_Text block_

[Intel-wired-lan] [PATCH] fm10k: Update ITR scaling mechanism based on PCIe link speed

Alexander Duyck alexander.h.duyck at redhat.com
Thu Apr 30 02:20:55 UTC 2015



On 04/29/2015 05:10 PM, Jacob Keller wrote:
> Red Rock Canyon's interrupt throttle timers are based on the PCIe link
> speed. Because of this, the value being programmed into the ITR
> registers must be scaled.
>
> For the PF, this is as simple as reading the PCIe link speed and storing
> the result. However, in the case of SR-IOV, the VF's interrupt throttle
> timers are based on the link speed of the PF. However, the VF is unable
> to get the link speed information from its configuration space, so the
> PF must inform it of what scale to use.
>
> Rather than pass this scale via mailbox message, take advantage of
> unused bits in the TDLEN register to pass the scale. It is the
> responsibility of the PF to program this for the VF while setting up the
> VF queues and the responsibility of the VF to get the information
> accordingly. This is preferable because it allows the VF to set up the
> interrupts properly during initialization and matches how the MAC
> address is passed in the TDBAL/TDBAH registers.

_Records for this exercise_

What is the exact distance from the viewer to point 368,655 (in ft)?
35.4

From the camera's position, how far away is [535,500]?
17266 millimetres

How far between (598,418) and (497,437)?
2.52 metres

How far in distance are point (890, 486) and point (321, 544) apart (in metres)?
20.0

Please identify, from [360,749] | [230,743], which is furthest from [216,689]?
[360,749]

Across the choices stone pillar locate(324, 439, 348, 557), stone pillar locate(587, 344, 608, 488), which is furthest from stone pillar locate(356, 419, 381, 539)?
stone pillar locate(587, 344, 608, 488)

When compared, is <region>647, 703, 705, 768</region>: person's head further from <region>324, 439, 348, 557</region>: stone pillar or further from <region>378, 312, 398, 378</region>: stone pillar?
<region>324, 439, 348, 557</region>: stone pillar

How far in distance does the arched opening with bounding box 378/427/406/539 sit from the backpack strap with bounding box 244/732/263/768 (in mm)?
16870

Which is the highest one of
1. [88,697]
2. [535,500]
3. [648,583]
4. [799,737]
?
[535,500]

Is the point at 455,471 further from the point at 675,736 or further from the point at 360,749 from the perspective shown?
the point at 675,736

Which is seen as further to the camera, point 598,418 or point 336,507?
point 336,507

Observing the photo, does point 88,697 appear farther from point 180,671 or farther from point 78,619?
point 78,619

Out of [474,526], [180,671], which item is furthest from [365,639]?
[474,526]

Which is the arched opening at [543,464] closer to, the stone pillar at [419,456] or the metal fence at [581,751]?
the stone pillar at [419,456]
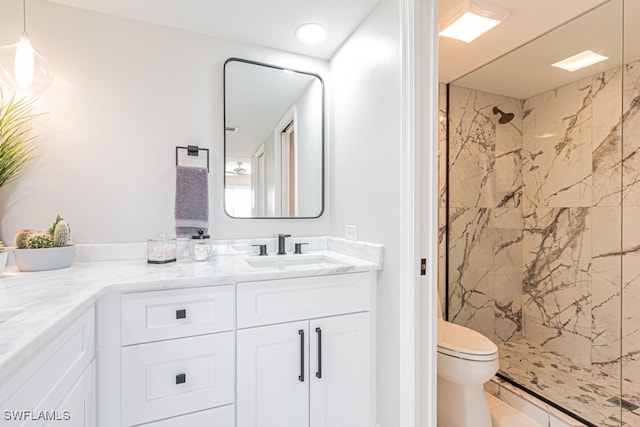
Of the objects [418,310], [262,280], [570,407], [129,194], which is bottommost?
[570,407]

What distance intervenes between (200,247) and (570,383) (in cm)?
254

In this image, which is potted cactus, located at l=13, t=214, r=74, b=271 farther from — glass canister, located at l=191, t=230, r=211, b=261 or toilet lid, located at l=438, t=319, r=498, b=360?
toilet lid, located at l=438, t=319, r=498, b=360

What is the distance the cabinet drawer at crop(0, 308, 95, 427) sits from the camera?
61 centimetres

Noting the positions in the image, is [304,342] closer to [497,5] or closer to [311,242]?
[311,242]

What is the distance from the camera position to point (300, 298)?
1.36 meters

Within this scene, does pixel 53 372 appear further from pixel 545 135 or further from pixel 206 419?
pixel 545 135

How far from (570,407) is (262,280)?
6.30 feet

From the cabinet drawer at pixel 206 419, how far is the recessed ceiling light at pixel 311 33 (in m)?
1.95

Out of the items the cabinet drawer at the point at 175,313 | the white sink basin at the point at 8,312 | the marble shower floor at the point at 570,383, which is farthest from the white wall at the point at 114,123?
the marble shower floor at the point at 570,383

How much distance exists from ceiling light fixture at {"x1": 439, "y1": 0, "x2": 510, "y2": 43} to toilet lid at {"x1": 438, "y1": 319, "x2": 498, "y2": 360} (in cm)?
176

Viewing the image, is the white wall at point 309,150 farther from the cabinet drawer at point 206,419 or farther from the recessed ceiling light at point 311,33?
the cabinet drawer at point 206,419

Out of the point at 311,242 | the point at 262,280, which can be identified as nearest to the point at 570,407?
the point at 311,242

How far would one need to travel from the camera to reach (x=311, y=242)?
199cm

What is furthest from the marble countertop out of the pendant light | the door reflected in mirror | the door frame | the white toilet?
the pendant light
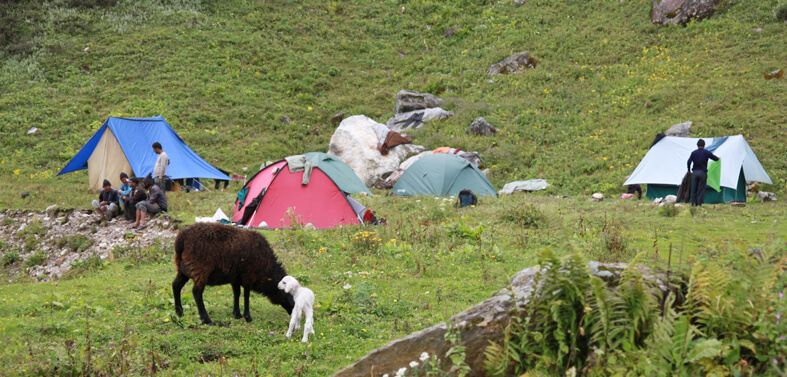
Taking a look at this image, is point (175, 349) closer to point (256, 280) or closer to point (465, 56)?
point (256, 280)

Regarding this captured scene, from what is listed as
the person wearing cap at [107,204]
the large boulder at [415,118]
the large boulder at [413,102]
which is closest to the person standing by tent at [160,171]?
the person wearing cap at [107,204]

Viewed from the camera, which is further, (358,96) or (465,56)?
(465,56)

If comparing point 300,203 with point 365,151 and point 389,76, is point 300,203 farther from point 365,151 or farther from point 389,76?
point 389,76

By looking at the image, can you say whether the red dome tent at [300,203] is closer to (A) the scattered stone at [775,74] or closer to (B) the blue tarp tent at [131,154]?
(B) the blue tarp tent at [131,154]

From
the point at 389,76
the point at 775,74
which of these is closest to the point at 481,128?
the point at 389,76

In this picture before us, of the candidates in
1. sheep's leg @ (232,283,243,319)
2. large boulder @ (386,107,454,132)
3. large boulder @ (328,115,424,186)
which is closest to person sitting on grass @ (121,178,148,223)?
sheep's leg @ (232,283,243,319)

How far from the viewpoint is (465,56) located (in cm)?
3675

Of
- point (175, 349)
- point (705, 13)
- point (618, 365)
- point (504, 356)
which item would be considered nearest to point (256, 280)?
point (175, 349)

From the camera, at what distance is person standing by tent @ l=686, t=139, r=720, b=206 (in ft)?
49.1

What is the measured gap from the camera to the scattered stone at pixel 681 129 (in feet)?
70.7

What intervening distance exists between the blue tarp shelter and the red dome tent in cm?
1129

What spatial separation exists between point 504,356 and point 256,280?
4276 mm

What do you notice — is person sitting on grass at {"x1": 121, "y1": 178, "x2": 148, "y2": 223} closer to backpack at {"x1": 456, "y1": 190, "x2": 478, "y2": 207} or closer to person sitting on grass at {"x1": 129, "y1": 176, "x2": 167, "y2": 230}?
person sitting on grass at {"x1": 129, "y1": 176, "x2": 167, "y2": 230}

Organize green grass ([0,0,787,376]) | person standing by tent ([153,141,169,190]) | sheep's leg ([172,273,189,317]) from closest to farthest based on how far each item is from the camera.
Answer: green grass ([0,0,787,376]) < sheep's leg ([172,273,189,317]) < person standing by tent ([153,141,169,190])
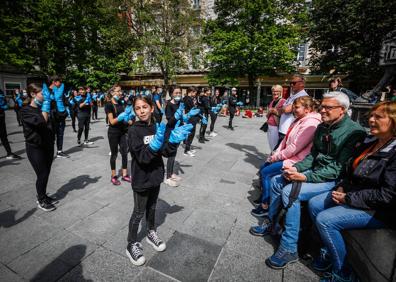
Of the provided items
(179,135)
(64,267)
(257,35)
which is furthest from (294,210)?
(257,35)

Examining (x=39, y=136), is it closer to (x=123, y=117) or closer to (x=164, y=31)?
(x=123, y=117)

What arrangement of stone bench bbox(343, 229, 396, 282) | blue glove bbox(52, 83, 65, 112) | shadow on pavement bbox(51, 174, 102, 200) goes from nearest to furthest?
stone bench bbox(343, 229, 396, 282)
shadow on pavement bbox(51, 174, 102, 200)
blue glove bbox(52, 83, 65, 112)

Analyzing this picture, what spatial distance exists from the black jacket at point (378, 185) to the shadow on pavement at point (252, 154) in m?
3.94

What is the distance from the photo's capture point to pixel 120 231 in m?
3.12

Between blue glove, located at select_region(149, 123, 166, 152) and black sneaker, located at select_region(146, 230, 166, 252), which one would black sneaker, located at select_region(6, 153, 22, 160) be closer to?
black sneaker, located at select_region(146, 230, 166, 252)

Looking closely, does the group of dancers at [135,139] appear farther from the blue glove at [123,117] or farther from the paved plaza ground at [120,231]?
the paved plaza ground at [120,231]

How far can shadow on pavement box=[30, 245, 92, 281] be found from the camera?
7.58ft

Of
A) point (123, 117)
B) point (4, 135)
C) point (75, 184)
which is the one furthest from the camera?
point (4, 135)

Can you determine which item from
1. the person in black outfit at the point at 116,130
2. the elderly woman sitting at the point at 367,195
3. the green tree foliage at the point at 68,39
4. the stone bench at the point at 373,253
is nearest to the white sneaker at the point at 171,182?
the person in black outfit at the point at 116,130

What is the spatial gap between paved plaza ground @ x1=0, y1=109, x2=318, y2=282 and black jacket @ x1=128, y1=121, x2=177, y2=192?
99 centimetres

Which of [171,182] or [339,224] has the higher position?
[339,224]

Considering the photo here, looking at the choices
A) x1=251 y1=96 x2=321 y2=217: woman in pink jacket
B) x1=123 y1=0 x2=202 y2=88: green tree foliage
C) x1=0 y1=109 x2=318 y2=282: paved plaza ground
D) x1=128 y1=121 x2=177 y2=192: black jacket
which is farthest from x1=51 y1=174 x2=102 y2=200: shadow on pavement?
x1=123 y1=0 x2=202 y2=88: green tree foliage

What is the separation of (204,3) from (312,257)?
3270cm

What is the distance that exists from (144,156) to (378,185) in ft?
7.75
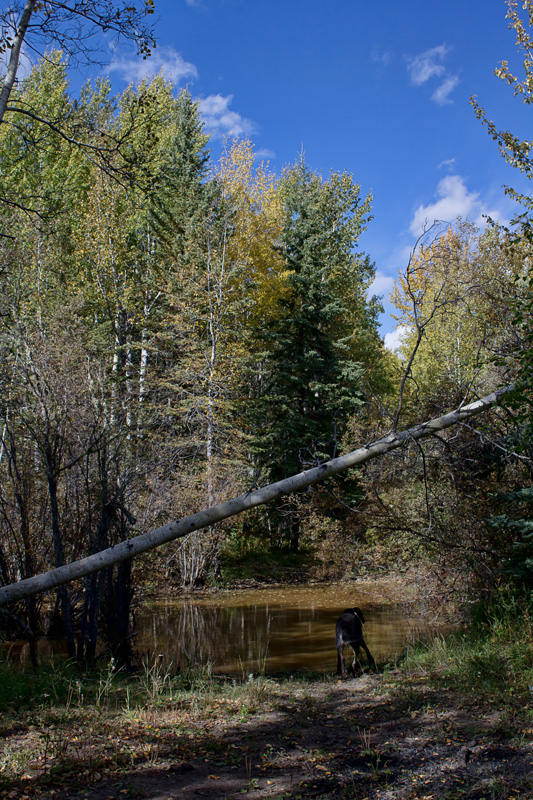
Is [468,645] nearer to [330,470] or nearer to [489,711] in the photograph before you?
[489,711]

_Problems and tasks_
1. Write out the fm10k patch email's text between "Alexander Duyck alexander.h.duyck" and "must be scaled.", inclusive.
2. Give only the number of lines in the rows that contain the string "choices", matching case.
The patch email and the rows are unrelated material.

_Response list_
1.
Alexander Duyck alexander.h.duyck at redhat.com
Thu Apr 30 02:20:55 UTC 2015



On 04/29/2015 05:10 PM, Jacob Keller wrote:
> Red Rock Canyon's interrupt throttle timers are based on the PCIe link
> speed. Because of this, the value being programmed into the ITR
> registers must be scaled.

2. 2